As the youngest of five children in a Hindu family, Har Gobind Khorana was born in the Indian village of Raipur, Punjab (now Pakistan), on 9 January 1922. His father was an employee of the British colonial government. Although the family was very poor, the father insisted that his children receive an education. The family was the only one in the village who knew how to read and write. In his early years, Khorana was taught under a tree by the village teacher.
In 1952 he married the Swiss Esther Elizabeth Sibler. The couple had three children, Julia Elizabeth (1953), Emily Anne (1954) and Dave Roy (1958).
In 1966, Har Gobind Khorana became an American citizen.
In 2007, the University of Wisconsin (UW), the Government of India (GOI) and the Indo-US Science and Technology Forum (IUSSTF) jointly established the Khorana Program, which aims to develop closer ties between scientists, entrepreneurs and social actors in the United States and India.
Har Gobind Khorana passed away on 9 November 2011 in Concord, Massachusetts.

Har Gobind Khorana studied chemistry at the University of the Punjab in Lahore, Pakistan (formerly India). This education was made possible by a scholarship granted to him, even though he was too excited to attend the entry interview. In 1945, he received another scholarship, which he used to write his doctoral thesis at the University of Liverpool, UK. Subsequently, he worked at the Eidgenössische Technische Hochschule in Zurich until 1949 and then went to Cambridge. There he concentrated his work primarily on the research of nucleic acids and proteins.
In 1952, he joined the University of British Columbia in Vancouver, Canada, where he continued to work on nucleic acids. After moving to the United States in 1960, he worked at the University of Wisconsin in Madison. There, he became director of the Institute for Enzyme Research. In 1970, he received a professorship in biology and chemistry at the Massachusetts Institute of Technology (MIT) in Boston. After his retirement in 2007, Khorana accepted a teaching position at Cornell University in New York.

Har Gobind Khorana was honoured with numerous other awards for his work, including the Dannie-Heineman-Preis of the Göttingen Academy of Sciences and Humanities (1967), Louisa Gross Horwitz Prize, Lasker Foundation Award for Basic Medical Research (all 1968), Willard Gibbs Award of the Chicago Section of the American Chemical Society (1974), Gairdner Foundation Annual Award (1980), MIT School of Science Distinguished Service Award (2000), Centennial Honorary Degree of the Rockefeller University New York (2001) and the Indian Padma Vibhushan Award.
In addition, Har Gobind Khorana was a member of various scientific academies, including the US-National Academy of Sciences (NAS), Washington (1966), American Academy of Arts and Sciences, Cambridge (1967), German Academy of Natural Sciences Leopoldina (1968), Foreign Member of the U.S.S.R. Academy of Sciences (AHCCCP), Moscow (1978), Member of the Pontifical Academy of Sciences (PAS), Vatican City (1978), Foreign Member of the Royal Society, London (1978), Foreign Member of the Royal Society of Edinburgh (RSE), (1982).

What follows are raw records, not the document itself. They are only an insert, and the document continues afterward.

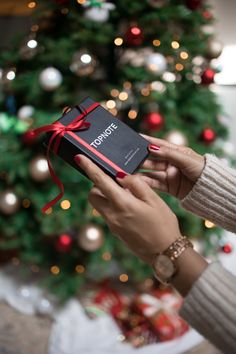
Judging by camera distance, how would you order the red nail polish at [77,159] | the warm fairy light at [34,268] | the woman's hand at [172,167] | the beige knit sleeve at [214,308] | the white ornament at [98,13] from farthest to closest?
the warm fairy light at [34,268] → the white ornament at [98,13] → the woman's hand at [172,167] → the red nail polish at [77,159] → the beige knit sleeve at [214,308]

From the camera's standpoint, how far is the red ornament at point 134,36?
1.42 m

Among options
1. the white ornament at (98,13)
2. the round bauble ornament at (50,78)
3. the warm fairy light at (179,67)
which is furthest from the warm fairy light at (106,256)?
the white ornament at (98,13)

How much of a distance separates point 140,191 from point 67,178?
0.90 meters

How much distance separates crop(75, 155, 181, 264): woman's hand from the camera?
0.59m

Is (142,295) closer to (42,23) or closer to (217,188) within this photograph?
(217,188)

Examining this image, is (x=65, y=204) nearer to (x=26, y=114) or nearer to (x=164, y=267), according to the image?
(x=26, y=114)

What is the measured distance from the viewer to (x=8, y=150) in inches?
58.9

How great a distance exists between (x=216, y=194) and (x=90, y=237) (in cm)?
79

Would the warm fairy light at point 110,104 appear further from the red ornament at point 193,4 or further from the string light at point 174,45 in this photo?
the red ornament at point 193,4

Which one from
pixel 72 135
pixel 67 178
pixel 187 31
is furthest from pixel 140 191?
pixel 187 31

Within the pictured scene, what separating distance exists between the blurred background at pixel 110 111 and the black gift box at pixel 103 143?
2.08ft

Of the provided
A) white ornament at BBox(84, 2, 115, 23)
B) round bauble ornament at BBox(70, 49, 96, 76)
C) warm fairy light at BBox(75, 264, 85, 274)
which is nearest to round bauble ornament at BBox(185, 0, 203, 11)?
white ornament at BBox(84, 2, 115, 23)

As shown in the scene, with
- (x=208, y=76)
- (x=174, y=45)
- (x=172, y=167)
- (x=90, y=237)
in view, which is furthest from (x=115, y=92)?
(x=172, y=167)

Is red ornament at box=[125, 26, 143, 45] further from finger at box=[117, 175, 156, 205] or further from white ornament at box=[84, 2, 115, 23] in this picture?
finger at box=[117, 175, 156, 205]
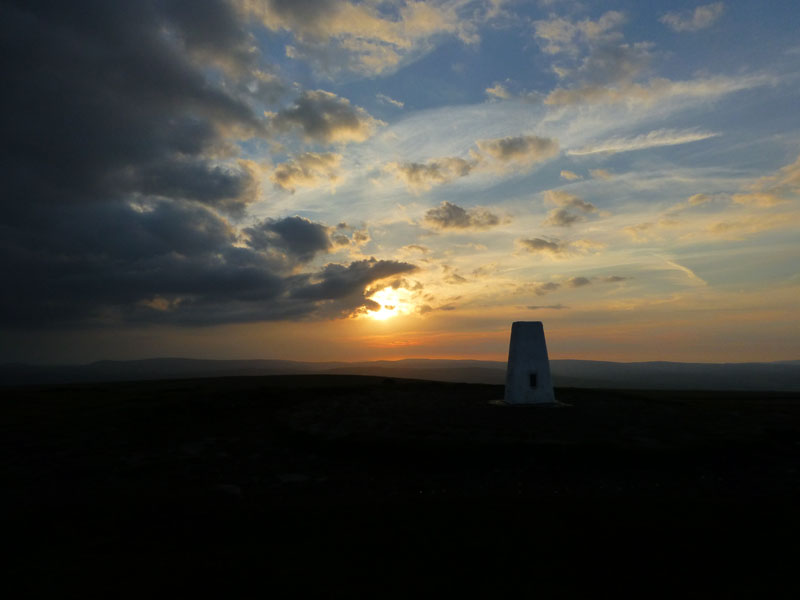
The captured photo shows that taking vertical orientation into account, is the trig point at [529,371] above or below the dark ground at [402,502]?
above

Har Gobind Khorana, Robert William Holley and Marshall Warren Nirenberg received the shared Nobel Prize for their work deciphering and interpreting the genetic code, especially the function of protein biosynthesis.
Har Gobind Khorana was the first scientist to succeed in artificially synthesising a gene in 1970. He thus provided an essential basis for deciphering the genetic code. The starting point of Khorana's research was the so-called Poly-U-Experiment, which Marshall Warren Nirenberg and Heinrich Matthaei had previously carried out.
With his work, Har Gobind Khorana contributed to the foundation of modern genetics. In its justification for awarding the Nobel Prize to him and the two other laureates, the Nobel Committee stated that one could now begin to determine the causes of diseases in which heredity was a factor.